Escribo esto el 18 de diciembre, día en el que los titulares fueron ocupados por la noticia de que una niña de 18 meses, Sofia Cadavid, fue asesinada por su padre en Rionegro, Colombia. Esperaba escribir sobre cualquier otro tema; los deseos de fin de año, por ejemplo. Sin embargo, nuestra realidad social se impone con tanta fuerza, como casi siempre, que incurrir en la ligereza y en la banalidad pareciera convertirse en un pecado. La monstruosidad convive con nosotros y aparece, frecuentemente, para recordarnos con quiénes convivimos y quiénes somos o, mejor, para evidenciar que no lo sabemos en absoluto.
Las reacciones colectivas han pasado de la indignación al punitivismo: todo el peso de la ley para los hombres que atentan contra nuestros niños y niñas. El peso de la ley significa, por supuesto, más cárcel. Sin embargo, hay algo en esas posiciones que me desconcierta. Por lo general, son opiniones usadas para promover agendas populistas que están lejos de reducir el crimen o de evitar que episodios escabrosos, como el de Sofía, sigan ocurriendo. Aunque entendamos la cárcel como el lugar en el que merecen estar los homicidas, los hampones, los vándalos o, simplemente, los malos, lo cierto es que esta institución refleja nuestro fracaso social para entender y enfrentar el delito, y para resolver nuestros conflictos.

* Datos de origen *
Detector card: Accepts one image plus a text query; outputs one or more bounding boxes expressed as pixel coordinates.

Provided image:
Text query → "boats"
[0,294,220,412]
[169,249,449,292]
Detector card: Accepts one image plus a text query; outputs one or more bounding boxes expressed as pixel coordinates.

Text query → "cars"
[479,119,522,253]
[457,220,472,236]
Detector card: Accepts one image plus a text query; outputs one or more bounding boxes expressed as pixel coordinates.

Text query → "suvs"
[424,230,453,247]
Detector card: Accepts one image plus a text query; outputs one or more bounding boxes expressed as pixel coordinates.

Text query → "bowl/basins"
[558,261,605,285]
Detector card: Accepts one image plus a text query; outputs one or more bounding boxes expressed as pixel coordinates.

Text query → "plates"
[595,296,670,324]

* Tareas por realizar *
1 > Por favor, sustituye "boats" por "ships" en los registros, desde su comienzo hasta la línea que contiene "[169,249,449,292]", ambas incluidas, y entrega solo esas líneas sin ningún otro cambio.
2 > Redacta la parte siguiente del texto sobre el asesinato de Sofía Cadavid a partir de su última oración.
El texto y los registros provienen de fuentes distintas.

* Resultados esperados *
1 >
Detector card: Accepts one image plus a text query; outputs one or more bounding boxes expressed as pixel coordinates.

Provided image:
Text query → "ships"
[0,294,220,412]
[169,249,449,292]

2 >
Las hipótesis que más se han repetido, hasta el momento, sobre las causas que llevaron al asesino de Sofía a perpetrar tal feminicidio ha sido, por un lado, el del consumo de sustancias psicoactivas y, de otra parte, el de la intención del hombre de vengarse de su expareja. Lo primero no hace sino reforzar los estereotipos criminalizantes sobre los consumidores de drogas. No es cierto que todo consumidor sea un potencial homicida. En aquel acto operan más elementos que viven en la psique de aquel sujeto que hoy nos parece un extraño, pero que hace un mes hubiera podido ser catalogado, perfectamente, como una persona normal, “de bien”.
Y es que las feministas ya lo hemos dicho muchas veces: los femicidas y violadores son hijos sanos del patriarcado. Sus actos reproducen lo que han asimilado y aprendido durante años de narrativas misóginas que están presentes en el cine, la televisión, la literatura, el arte, en las familias en las que crecieron, en la idea del amor romántico y en la noción de la propiedad privada. Cualquier hombre que ha sido socializado en estas estructuras puede convertirse en un agresor. Por ello, los territorios más inseguros para las mujeres son sus propias casas y sus verdugos son familiares, parejas o exparejas.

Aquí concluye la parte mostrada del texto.